Donald Trump receiving in the White House

Taylor explains how Christian Zionism "is pro-Israel, but not pro-Jew." Beyond the fact that Israeli and Jew are not interchangeable synonyms, in the case of Christian Zionism the nuance is important to understand the instrumentalization of a group of real people for religious purposes. "They are very aligned with the State of Israel, but Jews are, in a way, accessories in all of this, because the point is to fulfill Christian theological purposes, not the well-being of the Jewish people in general," Taylor emphasizes.

Precisely, it is these two opposing impulses that have defined one of the main religious trenches within the Trump administration. The war between the two factions has been latent for a long time and had already shown friction with the Gaza war, but the Iran war has acted as a trigger for these tensions. On the surface, the initial reading of the criticisms of the military campaign coming from the MAGA universe was the breaking of the America First promise. But there is a second layer that crosses the cracks caused by the Middle East campaign, and it is this tension between the two religious currents that prevail in the Trumpian court. Tucker Carlson, the former presenter and one of the president's great allies, certified his divorce from the Republican by evading this premise. If examined through a theological sieve, Carlson is also a figure increasingly aligned with this traditionalist and far-right Catholicism, and also close to anti-Semitism, in which Erika Kirk, widow of Charlie Kirk, the assassinated ultraconservative, also participates.

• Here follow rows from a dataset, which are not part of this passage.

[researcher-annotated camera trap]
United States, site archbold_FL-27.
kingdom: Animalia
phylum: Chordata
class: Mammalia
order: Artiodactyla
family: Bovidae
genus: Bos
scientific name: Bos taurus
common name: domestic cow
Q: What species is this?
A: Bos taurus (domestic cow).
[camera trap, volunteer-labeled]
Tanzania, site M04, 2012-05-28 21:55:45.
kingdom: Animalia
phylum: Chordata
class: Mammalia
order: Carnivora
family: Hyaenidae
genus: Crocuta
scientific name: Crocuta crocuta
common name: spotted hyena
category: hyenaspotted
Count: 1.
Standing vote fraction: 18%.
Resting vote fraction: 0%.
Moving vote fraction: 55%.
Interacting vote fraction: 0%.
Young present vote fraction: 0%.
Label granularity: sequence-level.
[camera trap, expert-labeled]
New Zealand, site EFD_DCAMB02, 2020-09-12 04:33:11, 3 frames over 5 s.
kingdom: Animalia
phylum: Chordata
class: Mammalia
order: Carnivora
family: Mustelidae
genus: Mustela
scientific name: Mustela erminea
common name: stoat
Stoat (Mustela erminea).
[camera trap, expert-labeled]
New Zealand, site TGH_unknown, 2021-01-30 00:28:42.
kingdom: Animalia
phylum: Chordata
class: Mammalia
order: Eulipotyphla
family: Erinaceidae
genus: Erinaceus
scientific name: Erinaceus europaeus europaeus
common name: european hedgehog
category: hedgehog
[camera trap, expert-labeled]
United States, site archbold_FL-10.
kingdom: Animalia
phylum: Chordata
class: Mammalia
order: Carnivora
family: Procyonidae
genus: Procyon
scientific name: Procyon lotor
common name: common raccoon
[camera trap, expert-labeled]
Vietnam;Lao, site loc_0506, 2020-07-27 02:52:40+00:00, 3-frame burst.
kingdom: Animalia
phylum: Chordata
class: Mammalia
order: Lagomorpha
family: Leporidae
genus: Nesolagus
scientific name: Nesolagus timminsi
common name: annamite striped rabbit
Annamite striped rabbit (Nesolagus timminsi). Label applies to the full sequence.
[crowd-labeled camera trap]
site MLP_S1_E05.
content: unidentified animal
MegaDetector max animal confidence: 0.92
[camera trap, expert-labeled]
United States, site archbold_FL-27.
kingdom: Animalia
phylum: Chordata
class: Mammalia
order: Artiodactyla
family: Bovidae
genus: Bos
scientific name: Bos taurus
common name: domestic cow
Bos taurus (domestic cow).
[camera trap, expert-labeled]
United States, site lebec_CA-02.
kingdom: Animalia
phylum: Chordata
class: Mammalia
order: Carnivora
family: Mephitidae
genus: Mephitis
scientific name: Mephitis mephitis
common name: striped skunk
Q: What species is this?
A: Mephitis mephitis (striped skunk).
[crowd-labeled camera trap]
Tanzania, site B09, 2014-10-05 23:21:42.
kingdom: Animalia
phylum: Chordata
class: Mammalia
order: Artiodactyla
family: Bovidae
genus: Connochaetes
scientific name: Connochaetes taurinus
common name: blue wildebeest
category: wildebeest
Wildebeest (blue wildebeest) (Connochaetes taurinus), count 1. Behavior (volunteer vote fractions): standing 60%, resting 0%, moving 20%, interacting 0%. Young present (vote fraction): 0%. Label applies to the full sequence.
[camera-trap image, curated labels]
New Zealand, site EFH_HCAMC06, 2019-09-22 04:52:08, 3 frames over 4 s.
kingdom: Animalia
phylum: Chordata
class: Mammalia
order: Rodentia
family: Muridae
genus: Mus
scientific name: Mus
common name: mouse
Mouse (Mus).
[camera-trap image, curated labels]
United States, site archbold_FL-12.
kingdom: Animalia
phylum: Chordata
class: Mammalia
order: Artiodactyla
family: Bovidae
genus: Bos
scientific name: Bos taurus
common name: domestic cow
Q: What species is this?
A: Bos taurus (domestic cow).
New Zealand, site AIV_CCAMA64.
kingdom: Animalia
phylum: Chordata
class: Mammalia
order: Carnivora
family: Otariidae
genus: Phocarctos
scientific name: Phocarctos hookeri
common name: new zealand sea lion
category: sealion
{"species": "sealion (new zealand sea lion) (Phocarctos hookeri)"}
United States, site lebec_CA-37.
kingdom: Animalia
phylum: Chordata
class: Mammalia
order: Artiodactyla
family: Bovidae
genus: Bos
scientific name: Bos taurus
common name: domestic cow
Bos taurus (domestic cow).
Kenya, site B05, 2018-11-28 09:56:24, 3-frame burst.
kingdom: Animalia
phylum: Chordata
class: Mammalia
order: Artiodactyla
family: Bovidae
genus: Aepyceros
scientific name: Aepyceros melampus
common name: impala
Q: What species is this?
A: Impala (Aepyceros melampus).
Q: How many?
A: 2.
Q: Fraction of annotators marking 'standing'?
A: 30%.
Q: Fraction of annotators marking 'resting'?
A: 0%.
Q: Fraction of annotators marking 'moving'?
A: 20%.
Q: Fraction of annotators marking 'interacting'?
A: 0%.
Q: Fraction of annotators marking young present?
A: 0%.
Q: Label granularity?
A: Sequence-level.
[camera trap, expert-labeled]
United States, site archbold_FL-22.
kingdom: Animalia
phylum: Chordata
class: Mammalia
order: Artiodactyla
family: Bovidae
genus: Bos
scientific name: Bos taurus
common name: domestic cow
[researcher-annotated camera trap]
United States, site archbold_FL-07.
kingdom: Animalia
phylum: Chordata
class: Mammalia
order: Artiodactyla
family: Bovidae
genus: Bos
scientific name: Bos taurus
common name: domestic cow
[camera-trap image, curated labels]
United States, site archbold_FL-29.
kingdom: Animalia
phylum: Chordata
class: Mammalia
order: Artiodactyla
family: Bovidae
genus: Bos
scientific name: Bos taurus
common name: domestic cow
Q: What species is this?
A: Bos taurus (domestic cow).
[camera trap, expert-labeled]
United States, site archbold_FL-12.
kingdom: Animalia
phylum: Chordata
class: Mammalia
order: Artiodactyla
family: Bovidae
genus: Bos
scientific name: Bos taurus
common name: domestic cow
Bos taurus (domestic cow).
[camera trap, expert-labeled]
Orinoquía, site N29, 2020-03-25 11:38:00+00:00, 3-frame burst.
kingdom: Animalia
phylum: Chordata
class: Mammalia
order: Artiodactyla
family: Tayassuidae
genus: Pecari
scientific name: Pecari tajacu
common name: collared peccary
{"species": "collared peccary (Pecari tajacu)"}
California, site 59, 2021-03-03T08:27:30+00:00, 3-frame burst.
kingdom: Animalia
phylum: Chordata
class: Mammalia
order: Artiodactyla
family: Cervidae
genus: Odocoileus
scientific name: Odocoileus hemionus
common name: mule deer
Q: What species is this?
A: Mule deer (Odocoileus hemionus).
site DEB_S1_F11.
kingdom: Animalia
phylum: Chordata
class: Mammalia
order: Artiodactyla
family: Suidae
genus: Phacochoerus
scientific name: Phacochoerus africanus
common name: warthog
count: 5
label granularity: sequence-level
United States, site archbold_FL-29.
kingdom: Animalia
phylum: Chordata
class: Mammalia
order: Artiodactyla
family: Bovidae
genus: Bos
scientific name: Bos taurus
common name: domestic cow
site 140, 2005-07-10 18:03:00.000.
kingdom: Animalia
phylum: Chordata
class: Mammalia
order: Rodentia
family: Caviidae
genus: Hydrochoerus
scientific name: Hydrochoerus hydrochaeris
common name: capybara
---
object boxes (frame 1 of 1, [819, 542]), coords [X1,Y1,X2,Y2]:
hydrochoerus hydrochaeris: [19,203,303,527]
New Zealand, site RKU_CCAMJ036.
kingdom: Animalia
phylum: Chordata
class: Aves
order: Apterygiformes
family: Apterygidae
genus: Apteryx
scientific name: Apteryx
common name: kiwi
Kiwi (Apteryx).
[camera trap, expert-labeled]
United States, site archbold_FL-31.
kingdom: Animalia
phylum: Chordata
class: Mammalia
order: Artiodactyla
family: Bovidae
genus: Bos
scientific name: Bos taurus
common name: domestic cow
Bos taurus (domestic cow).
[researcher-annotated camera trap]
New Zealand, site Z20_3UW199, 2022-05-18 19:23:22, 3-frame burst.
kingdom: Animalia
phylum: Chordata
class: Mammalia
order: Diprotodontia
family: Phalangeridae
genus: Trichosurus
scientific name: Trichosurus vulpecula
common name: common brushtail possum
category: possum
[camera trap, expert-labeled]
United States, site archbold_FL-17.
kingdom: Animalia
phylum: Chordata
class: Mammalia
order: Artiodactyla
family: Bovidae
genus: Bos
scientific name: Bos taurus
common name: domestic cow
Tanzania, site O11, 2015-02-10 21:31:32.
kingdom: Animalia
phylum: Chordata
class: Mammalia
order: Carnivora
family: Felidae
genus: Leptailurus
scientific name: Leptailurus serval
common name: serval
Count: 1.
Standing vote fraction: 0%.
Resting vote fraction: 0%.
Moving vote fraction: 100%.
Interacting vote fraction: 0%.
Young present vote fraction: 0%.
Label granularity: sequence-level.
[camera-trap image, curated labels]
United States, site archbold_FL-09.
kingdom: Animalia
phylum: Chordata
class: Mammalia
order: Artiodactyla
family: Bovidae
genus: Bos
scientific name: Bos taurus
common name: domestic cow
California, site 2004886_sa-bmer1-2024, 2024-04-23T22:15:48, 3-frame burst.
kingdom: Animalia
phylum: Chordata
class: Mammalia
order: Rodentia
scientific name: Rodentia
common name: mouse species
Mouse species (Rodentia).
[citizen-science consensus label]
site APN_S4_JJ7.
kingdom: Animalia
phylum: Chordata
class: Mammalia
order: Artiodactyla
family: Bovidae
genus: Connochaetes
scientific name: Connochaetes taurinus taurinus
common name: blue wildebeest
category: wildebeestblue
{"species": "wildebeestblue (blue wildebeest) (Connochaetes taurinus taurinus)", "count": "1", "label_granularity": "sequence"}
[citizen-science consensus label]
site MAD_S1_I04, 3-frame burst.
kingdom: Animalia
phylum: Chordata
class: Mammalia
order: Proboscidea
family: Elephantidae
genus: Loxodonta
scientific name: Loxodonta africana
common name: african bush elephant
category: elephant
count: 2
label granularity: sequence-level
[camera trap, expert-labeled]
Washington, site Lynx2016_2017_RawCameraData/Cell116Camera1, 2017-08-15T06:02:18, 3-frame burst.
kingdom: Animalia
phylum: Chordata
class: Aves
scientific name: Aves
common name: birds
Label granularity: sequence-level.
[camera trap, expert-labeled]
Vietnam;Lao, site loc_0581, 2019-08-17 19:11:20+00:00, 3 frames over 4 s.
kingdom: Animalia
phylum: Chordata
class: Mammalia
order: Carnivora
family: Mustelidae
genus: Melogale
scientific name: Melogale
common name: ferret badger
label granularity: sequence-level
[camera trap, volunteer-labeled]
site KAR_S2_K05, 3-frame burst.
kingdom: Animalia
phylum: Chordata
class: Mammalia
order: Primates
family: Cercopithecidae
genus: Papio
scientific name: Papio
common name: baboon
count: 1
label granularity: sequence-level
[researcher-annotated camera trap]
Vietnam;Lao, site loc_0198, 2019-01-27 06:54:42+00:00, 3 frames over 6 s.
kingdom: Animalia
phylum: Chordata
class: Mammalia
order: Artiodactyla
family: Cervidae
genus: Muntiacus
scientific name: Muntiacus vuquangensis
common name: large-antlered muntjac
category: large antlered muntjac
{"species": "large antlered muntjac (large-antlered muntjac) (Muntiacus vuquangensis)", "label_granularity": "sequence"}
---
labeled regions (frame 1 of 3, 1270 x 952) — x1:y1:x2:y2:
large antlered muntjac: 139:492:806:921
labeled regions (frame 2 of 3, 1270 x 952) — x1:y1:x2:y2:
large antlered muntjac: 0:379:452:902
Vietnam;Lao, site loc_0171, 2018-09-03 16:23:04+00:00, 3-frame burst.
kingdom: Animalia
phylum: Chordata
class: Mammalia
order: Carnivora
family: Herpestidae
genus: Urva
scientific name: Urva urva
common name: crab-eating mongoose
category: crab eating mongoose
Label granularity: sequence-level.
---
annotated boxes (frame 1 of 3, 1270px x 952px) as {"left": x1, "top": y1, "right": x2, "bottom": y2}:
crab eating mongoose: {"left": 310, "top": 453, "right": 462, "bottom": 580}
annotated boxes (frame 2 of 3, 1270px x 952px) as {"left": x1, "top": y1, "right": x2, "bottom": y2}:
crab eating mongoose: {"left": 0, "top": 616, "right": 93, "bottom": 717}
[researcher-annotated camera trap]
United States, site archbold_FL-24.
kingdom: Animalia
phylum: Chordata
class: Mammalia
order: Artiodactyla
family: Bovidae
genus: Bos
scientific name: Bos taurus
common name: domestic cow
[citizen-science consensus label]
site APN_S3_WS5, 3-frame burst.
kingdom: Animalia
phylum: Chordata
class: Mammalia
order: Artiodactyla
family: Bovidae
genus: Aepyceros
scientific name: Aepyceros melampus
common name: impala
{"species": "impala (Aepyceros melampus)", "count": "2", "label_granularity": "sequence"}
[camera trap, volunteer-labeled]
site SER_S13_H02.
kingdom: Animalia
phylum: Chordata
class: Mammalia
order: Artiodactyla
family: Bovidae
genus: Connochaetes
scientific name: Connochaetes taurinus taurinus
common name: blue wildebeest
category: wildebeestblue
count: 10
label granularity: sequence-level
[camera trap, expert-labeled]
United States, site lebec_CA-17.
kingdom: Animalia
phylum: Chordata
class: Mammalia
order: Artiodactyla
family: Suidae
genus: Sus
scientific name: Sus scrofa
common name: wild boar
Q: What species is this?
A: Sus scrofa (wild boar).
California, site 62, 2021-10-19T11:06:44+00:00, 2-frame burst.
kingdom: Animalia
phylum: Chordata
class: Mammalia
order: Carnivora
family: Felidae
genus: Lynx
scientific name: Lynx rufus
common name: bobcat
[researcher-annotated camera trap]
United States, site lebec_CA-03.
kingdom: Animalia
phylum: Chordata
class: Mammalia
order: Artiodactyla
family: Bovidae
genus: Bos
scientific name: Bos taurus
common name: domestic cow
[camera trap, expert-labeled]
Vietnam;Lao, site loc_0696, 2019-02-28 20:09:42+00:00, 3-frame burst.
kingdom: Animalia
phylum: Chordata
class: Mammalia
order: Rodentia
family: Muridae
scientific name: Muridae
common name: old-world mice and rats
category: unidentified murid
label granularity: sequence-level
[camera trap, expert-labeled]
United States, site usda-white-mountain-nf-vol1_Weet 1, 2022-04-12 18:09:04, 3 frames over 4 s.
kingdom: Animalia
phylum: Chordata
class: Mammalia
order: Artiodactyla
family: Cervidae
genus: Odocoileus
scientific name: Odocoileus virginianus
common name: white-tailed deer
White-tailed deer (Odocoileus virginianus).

In this light, there are also other movements that take on a clearer form, such as the resignation of the head of US counter-terrorism, Joe Kent, for his opposition to the war. On March 18, Kent resigned from his post with a public letter in which, among other things, he accused Israel of having "deceived" Trump into getting involved in the conflict. The former US government official is precisely known for his affiliation with white supremacy and sympathizes with anti-Semitism.

For Taylor, what is happening right now within MAGA circles of influence responds to a single question: "When Trump is no longer here... who will govern the spirituality and religion of the movement? This is the struggle that is happening right now". The question connects with one of the reflections made by one of the most prominent voices of Trumpism, the far-right influencer Laura Loomer. From a more general perspective and in reference to the Republican's weight as a central driver, Loomer warned that Trumpism would not survive Trump. Precisely because many of the cracks seen on the surface of the MAGA world are the result of internal struggles within Trump's noble court, and it cannot be automatically extrapolated as the opinion of the movement's popular bases.

Despite the criticisms seen regarding the war by some figures like Carlson, an Ipsos poll conducted in mid-March highlighted that 76% of the Republican's voters in 2024 supported the war. But, even so, the reactions of Trumpist spokespeople remain relevant because they are the ones seeking to set the pace and direction for these same masses.